DOCUMENT EXTRACT:
※
# What is the surface area of the solid created by revolving f(x)=1/x^2 for x in [1,2] around the x-axis?

Aug 26, 2017

$S \approx 4.46$

#### Explanation:

The first step is to check to make sure that $f \left(x\right)$ is defined on the interval $\left[1 , 2\right]$. The only discontinuity of the the function is at $x = 0$, so we do not have to concern ourselves with this.

The surface area of a curve on $\left[a , b\right]$ rotated around the x-axis is defined by $S = 2 \pi {\int}_{a}^{b} f \left(x\right) \sqrt{1 + {\left(f ' \left(x\right)\right)}^{2}} \mathrm{dx}$. The derivative of $f \left(x\right)$ is $f ' \left(x\right) = - \frac{2}{x} ^ 3$. This means that ${\left(f ' \left(x\right)\right)}^{2} = {\left(- \frac{2}{x} ^ 3\right)}^{2} = \frac{4}{x} ^ 6$.

$S = 2 \pi {\int}_{1}^{2} \frac{1}{x} ^ 2 \sqrt{1 + \frac{4}{x} ^ 6} \mathrm{dx}$

$S = 2 \pi {\int}_{1}^{2} \frac{1}{x} ^ 2 \sqrt{\frac{{x}^{6} + 4}{x} ^ 6} \mathrm{dx}$

$S = 2 \pi {\int}_{1}^{2} \frac{1}{x} ^ 5 \sqrt{{x}^{6} + 4} \mathrm{dx}$

This integral has no elementary solution.

But according to Wolfram Alpha, the surface area is approximately $4.46$ square units.

Hopefully this helps!
※
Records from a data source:
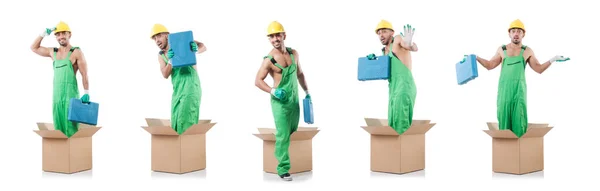 Homem de macacão com caixas — Fotografia de Stock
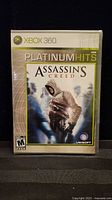 Front view of sealed Assassin's Creed Platinum Hits Xbox 360 game case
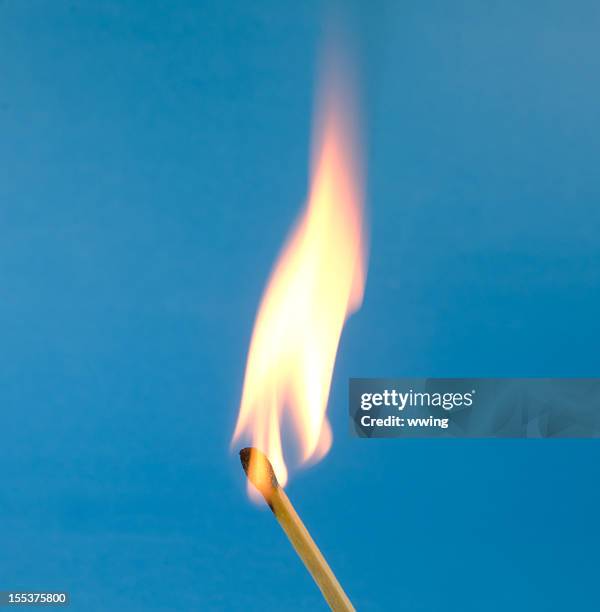 flaming match on blue - igniting flame stock pictures, royalty-free photos & images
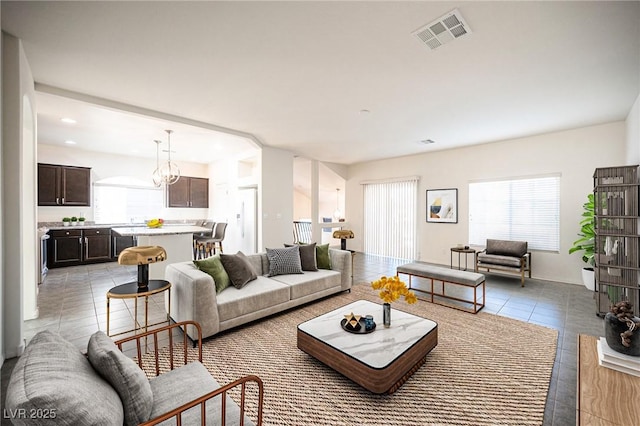 living area with visible vents and light tile patterned flooring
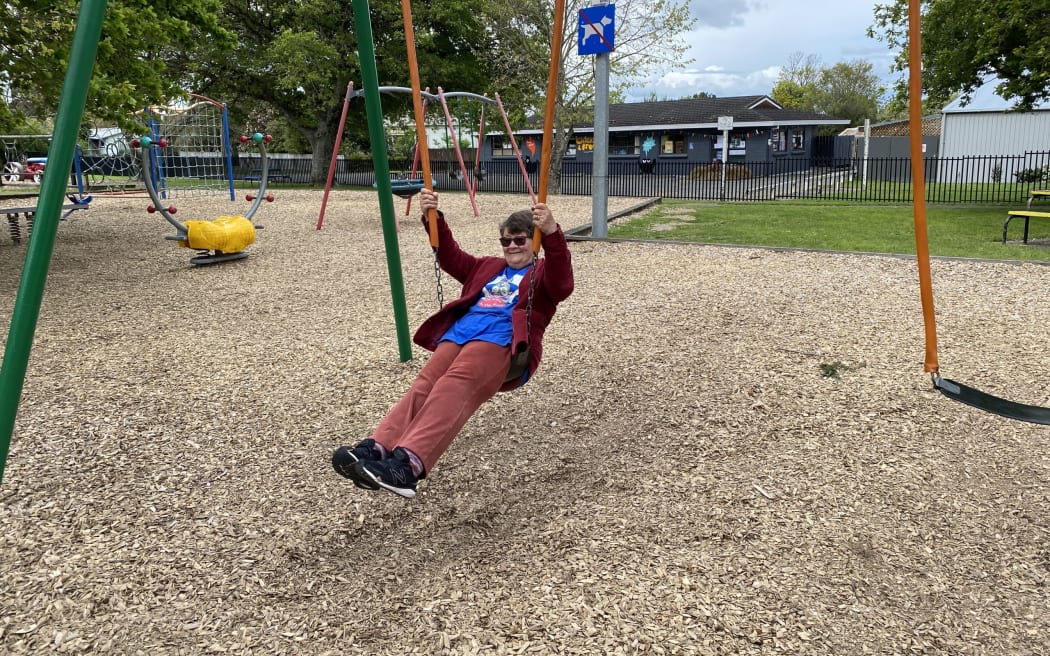 Joy Cowley enjoying the swings at the Featherston playground which will soon bear her name. PHOTOS/SUE TEODORO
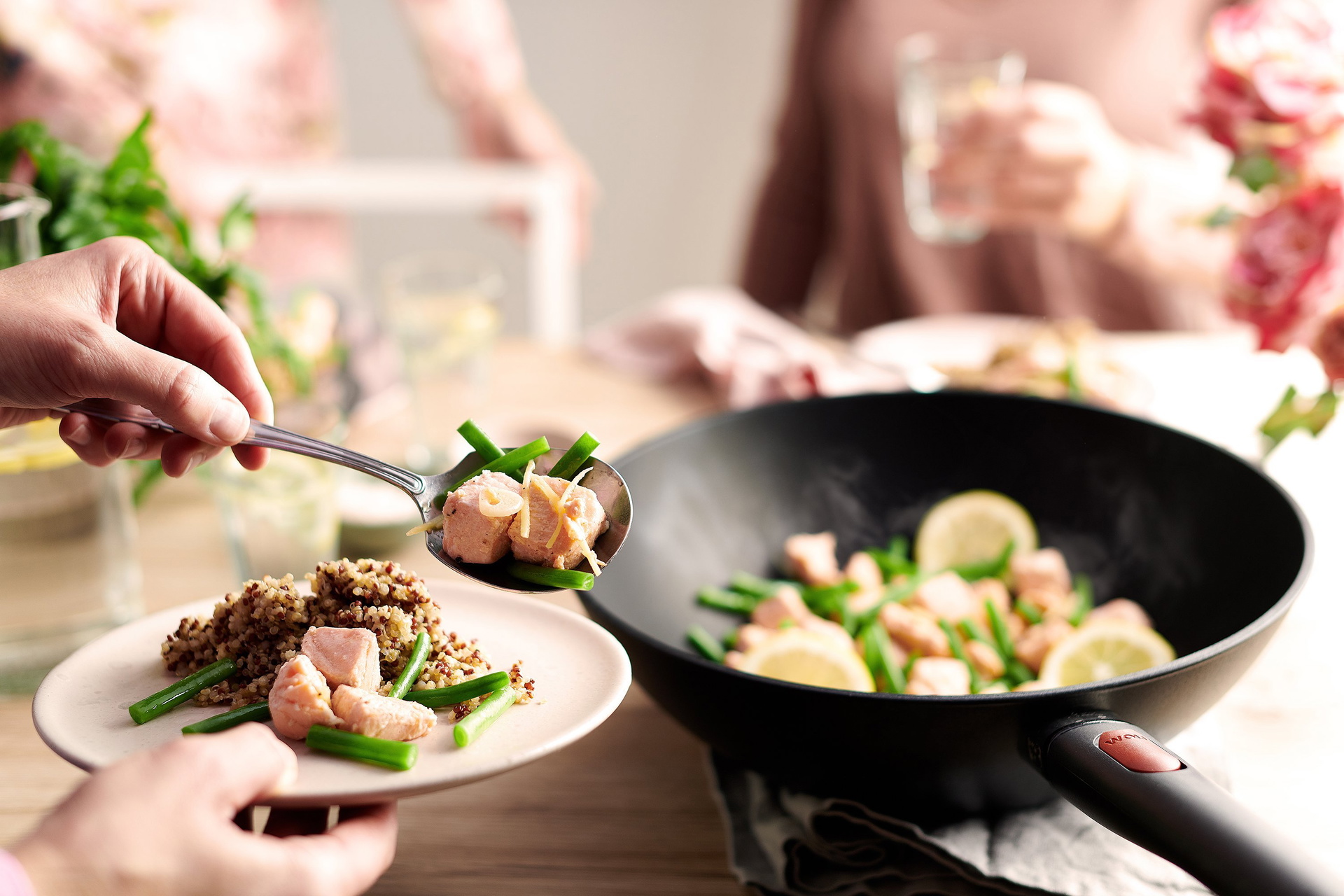 In einer runden Wok- und Rührpfanne der Serie Eco Lite QXR wurde frischer Lachs mit grünen Bohnen zubereitet. Anschließend wird eine Portion auf einen Teller gegeben.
※
WORK TASK: Please return the surface-area explanation word for word from "The surface area of a" to "approximately $4.46$ square units.". These rows were drawn from a separate source.

REPLY:
The surface area of a curve on $\left[a , b\right]$ rotated around the x-axis is defined by $S = 2 \pi {\int}_{a}^{b} f \left(x\right) \sqrt{1 + {\left(f ' \left(x\right)\right)}^{2}} \mathrm{dx}$. The derivative of $f \left(x\right)$ is $f ' \left(x\right) = - \frac{2}{x} ^ 3$. This means that ${\left(f ' \left(x\right)\right)}^{2} = {\left(- \frac{2}{x} ^ 3\right)}^{2} = \frac{4}{x} ^ 6$.

$S = 2 \pi {\int}_{1}^{2} \frac{1}{x} ^ 2 \sqrt{1 + \frac{4}{x} ^ 6} \mathrm{dx}$

$S = 2 \pi {\int}_{1}^{2} \frac{1}{x} ^ 2 \sqrt{\frac{{x}^{6} + 4}{x} ^ 6} \mathrm{dx}$

$S = 2 \pi {\int}_{1}^{2} \frac{1}{x} ^ 5 \sqrt{{x}^{6} + 4} \mathrm{dx}$

This integral has no elementary solution.

But according to Wolfram Alpha, the surface area is approximately $4.46$ square units.